Nutrients in Groundwater
Analysis of shallow groundwater samples indicated that nutrients were present in low concentrations in some wells. The nitrate concentrations of most plots were similar to the background wells outside the research area and were below 1 mg N/L (Table 1). Exceptions were the split - grazed and full - hayed treatments, which contained 1 mg N/L. Nitrate concentrations in all plots were well below the drinking water guidelines of 10 mg N/L. Chloride concentrations appeared to be increasing in the manured plots, as was expected with the addition of chloride in the manure. Differences exist in the phosphorus concentrations of the manured and non-manured plots, however, there are no apparent trends associated with the addition of manure.
| Manure Management | Forage Management | Nitrate (mg N/L) | Chloride (mg/L) | Total P (ug P/L) | Phosphorus CCME Rating* |
|---|---|---|---|---|---|
| Control | Hay | 0 | 1 | 5 | oligotrophic |
| Control | Grazed | 0 | 4 | 5 | oligotrophic |
| Split (Spring/fall) | Hay | 0 | 10 | 2 | ultraoligotrophic |
| Split (Spring/fall) | Grazed | 1 | 15 | 11 | mesotrophic |
| Full (Spring) | Hay | 1 | 5 | 6 | oligotrophic |
| Full (Spring) | Grazed | 0 | 1 | 12 | mesotrophic |
| *Canadian Council of Ministers of the Environment (CCME) rating of nutrient P status of water. Ratings from nutrient poor to nutrient rich are ultraoligotrophic, oligotrophic, mesotrophic, eutrophic. | |||||
Bare Earth Patches
Over the course of the study, bare earth patches developed in high-traffic areas around livestock waterers and mineral supplements in grazed plots. In these areas, deposition of feces and urine is high and plant uptake of nutrients is low or non-existent. Further, soil organic matter and roots decompose in these areas, possibly increasing available nutrients. Therefore, these areas could potentially become point sources of groundwater contamination with nutrients.

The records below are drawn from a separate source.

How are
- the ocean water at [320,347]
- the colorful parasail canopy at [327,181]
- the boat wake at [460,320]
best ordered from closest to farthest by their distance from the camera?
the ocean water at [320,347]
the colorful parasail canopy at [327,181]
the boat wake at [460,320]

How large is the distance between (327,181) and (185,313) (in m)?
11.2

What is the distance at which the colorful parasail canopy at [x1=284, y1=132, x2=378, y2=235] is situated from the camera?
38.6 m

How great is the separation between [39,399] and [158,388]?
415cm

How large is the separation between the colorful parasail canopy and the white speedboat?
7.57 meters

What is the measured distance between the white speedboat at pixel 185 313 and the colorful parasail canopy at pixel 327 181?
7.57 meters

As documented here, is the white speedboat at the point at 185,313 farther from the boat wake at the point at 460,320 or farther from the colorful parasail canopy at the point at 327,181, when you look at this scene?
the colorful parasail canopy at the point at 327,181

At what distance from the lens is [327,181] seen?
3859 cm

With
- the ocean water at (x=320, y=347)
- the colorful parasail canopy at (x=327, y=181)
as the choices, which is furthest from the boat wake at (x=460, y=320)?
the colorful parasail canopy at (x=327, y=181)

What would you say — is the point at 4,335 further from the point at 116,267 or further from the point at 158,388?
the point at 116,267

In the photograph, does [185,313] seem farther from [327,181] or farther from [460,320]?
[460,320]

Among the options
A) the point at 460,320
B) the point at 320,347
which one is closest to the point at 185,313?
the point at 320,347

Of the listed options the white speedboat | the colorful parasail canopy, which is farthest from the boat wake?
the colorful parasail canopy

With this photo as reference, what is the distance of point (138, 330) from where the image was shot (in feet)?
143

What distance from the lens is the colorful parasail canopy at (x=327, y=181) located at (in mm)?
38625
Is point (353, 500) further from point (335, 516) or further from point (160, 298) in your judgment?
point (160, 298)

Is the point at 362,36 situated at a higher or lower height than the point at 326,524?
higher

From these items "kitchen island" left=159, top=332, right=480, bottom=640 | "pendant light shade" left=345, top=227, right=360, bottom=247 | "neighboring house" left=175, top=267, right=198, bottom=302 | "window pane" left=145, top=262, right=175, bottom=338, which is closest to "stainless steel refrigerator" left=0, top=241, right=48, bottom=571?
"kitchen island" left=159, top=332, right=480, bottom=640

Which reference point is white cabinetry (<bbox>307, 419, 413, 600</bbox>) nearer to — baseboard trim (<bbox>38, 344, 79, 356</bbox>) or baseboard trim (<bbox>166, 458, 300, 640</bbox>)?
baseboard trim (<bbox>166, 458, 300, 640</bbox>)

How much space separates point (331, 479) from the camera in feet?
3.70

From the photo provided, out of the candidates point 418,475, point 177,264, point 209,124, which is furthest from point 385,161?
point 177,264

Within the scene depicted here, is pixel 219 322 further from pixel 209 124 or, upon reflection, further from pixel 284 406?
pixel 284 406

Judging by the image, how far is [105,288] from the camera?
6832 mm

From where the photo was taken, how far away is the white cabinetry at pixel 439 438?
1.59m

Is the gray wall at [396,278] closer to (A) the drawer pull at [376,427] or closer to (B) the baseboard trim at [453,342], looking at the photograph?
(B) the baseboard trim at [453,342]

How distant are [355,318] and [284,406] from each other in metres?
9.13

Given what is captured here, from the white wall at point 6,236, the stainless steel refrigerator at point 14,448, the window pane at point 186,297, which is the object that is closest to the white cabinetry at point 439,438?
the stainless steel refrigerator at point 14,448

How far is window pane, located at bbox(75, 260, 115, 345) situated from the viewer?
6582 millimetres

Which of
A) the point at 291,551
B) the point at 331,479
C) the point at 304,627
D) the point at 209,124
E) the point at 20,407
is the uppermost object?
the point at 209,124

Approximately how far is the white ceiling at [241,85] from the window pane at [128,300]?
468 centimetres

Nitrate and phosphorus levels increased dramatically from the grassed plot to the centre of the bare earth patches, particularly near the soil surface (Fig. 2). Particularly phosphorus levels in the bare earth areas were very high for the 0-5 cm depths but with no difference apparent between manure treatments.
Even the control treatment had high nutrient levels in the bare earth patches (Fig. 2), indicating that cattle transported nutrients to those spots from the rest of the pasture. In plots where manure had been applied, nutrient concentrations were even higher, reflecting the higher number of animals in those plots.
Figure 2. Nitrate-N and Olsen-extractable P in the 0-2 inch depth of soil sampled at increasing distnaces from bare earth patches around waterers and mineral supplements (Bare to Grassed Plot) in grazed pasture. Soil analysis done in 2006, after three years of consecutive grazing.
Conclusions
- Analysis of soil samples has shown that chloride is moving down through the soil profile and into groundwater in manured plots.
- Phosphorus concentrations are increasing within the soil surface (root zone) but perhaps not beyond.
- There is no evidence that nitrate or phosphorus is moving into the groundwater.
- Nutrient buildup is evident around mineral feeders and waterers where animals congregate and forage yield is limited. The importance of these bare earth patches is not known but is being examined.